Climate change, long-term drought, continued (and accelerating) grassland/grazing land conversion to center-pivot agriculture, hydraulic fracking, ethanol mandates, commodity prices, and even more CAFOs (confined animal feeding operations) and feedlots are still combining to literally suck the Ogallala dry.
The reason I bring this up is that I recently saw a story about how the level of the Ogallala has dropped yet again in southwestern Kansas, and the rate of decrease seems to be increasing year-over-year. Some areas of the Ogallala seem to be stable, while in other regions the decline is so severe that many farmers are abandoning crop irrigation altogether.
And while the issue itself is regional, the consequences are not. In a world seemingly overflowing with bad environmental news on every front, the continued decline of the Ogallala is one of the more underreported slow-motion regional environmental disasters of our time, but it is a glaring example of the primacy that water will play in the many issues facing not this region, but the entire country.
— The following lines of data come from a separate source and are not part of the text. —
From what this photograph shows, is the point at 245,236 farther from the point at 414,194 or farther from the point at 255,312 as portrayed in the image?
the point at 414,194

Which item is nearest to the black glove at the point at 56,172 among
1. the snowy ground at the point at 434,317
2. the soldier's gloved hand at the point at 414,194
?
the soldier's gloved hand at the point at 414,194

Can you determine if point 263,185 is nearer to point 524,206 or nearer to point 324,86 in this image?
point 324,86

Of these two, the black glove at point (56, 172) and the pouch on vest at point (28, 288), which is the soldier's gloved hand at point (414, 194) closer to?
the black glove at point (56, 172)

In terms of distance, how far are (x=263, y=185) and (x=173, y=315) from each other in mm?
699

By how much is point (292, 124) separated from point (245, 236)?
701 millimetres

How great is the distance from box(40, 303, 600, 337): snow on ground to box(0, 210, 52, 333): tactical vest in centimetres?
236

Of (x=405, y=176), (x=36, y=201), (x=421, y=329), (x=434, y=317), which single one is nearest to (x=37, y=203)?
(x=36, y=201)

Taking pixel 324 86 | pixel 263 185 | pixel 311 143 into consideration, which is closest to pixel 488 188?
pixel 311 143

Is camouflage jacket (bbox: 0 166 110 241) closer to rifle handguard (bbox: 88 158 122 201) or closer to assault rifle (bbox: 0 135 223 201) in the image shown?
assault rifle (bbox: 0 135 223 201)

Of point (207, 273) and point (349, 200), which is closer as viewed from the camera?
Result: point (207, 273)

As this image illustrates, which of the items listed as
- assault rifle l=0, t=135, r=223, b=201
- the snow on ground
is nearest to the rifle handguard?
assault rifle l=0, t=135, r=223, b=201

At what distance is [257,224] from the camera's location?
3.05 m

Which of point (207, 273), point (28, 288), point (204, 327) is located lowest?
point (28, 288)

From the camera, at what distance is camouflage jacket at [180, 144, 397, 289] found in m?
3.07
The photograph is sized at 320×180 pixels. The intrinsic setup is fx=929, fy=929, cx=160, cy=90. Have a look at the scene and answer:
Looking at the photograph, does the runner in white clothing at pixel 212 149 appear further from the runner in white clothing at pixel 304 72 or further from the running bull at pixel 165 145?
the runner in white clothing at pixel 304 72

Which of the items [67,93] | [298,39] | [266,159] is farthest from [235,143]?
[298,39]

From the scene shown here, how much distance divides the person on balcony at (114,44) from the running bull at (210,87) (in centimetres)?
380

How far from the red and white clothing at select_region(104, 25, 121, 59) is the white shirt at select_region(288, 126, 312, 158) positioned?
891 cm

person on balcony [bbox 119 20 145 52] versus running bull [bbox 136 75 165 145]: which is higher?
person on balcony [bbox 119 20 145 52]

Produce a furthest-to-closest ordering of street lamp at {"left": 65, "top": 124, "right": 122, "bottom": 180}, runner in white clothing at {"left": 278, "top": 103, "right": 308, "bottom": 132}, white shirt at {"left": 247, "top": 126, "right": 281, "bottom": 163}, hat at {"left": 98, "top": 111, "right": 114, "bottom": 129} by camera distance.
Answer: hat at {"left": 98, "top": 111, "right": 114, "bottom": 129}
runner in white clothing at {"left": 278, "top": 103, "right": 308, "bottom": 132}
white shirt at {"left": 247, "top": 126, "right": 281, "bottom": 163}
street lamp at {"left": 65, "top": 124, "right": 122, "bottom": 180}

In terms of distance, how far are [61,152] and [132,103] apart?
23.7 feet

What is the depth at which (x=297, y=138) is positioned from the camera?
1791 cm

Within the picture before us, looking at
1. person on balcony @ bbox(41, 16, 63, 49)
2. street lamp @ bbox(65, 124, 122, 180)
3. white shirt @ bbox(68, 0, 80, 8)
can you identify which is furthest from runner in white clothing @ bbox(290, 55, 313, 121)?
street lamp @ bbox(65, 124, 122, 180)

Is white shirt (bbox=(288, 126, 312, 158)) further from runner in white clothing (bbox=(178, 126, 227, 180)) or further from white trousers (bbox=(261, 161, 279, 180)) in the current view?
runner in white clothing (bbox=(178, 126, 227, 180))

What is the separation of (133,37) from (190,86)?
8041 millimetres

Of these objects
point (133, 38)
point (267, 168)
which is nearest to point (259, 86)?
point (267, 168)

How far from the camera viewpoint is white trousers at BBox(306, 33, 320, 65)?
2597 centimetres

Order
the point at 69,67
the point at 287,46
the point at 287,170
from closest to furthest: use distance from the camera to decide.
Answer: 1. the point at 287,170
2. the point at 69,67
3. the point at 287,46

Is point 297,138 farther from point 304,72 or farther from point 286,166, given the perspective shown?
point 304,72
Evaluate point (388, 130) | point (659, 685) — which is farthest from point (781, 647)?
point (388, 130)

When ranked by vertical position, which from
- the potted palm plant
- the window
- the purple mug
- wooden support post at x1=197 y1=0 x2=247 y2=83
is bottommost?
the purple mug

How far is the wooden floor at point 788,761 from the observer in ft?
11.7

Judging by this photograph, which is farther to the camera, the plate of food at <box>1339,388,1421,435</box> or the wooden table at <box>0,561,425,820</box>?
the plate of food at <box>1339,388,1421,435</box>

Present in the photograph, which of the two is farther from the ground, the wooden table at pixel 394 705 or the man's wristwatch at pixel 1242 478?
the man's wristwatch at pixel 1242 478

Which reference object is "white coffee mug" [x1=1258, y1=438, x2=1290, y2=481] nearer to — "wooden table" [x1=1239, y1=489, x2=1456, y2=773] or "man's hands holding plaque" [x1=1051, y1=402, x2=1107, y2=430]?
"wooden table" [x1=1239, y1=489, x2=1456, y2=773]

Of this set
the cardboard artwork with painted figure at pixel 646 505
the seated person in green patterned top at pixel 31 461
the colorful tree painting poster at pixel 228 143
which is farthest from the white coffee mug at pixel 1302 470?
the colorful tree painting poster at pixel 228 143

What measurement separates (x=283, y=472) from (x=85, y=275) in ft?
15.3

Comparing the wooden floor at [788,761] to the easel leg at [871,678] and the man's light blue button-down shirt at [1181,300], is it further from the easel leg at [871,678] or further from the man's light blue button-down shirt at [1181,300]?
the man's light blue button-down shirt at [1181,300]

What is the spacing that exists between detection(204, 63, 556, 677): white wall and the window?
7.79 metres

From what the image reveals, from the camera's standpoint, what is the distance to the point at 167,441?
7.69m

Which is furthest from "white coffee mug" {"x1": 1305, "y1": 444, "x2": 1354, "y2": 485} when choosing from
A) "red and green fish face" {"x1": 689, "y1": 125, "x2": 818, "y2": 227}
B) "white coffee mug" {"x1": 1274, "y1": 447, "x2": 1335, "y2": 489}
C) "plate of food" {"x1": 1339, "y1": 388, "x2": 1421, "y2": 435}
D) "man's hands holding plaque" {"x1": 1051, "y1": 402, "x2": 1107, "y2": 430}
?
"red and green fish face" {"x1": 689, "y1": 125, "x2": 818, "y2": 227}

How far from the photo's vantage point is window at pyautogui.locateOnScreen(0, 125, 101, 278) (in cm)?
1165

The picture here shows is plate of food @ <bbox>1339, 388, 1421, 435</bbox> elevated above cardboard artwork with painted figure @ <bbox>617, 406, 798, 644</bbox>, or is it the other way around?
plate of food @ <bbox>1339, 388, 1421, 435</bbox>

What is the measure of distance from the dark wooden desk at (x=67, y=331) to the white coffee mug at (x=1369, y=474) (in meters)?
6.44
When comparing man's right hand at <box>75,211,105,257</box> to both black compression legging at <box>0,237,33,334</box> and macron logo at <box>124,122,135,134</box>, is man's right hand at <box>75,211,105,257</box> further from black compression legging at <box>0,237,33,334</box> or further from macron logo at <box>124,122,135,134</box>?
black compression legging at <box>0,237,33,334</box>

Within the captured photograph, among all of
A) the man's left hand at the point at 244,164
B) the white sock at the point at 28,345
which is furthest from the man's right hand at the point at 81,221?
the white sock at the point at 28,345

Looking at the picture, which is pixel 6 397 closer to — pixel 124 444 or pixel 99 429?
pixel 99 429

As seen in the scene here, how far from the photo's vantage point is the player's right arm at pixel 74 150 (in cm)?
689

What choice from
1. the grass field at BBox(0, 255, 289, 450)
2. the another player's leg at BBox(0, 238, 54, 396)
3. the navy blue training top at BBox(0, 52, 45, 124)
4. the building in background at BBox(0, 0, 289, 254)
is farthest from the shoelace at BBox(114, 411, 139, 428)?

It's obvious to anyone not congenitally delusional that if we stay on the same path, doing things the same way, that we are well and truly screwed. Something's gotta give, and in that eternal tug-of-war between us and the rock we inhabit, we are always going to lose. Always.
Because while we most assuredly need the Earth in its present incarnation to survive, she damn sure doesn't need us.
I just wonder how long—if ever— it’ll take us to accept that immutable fact.
Truly a brilliant and lyrical piece, Chad. Human hubris is singularly dangerous, guiding as it does so many of the short-sighted actions that we take as a species, with little regard for the longer-term consequences. “Don’t worry—I’ve got this” seems to be the chanted mantra of all those for whom giving their actions a second thought is far too inconvenient to consider, because the only response is, “No, dude—you DON’T got this.” Keep writing—your work shines light in all the right and consequential places.
Thanks very interesting. I had heard the aquifer was fossil water. Heartening to hear there may be a chance for recovery.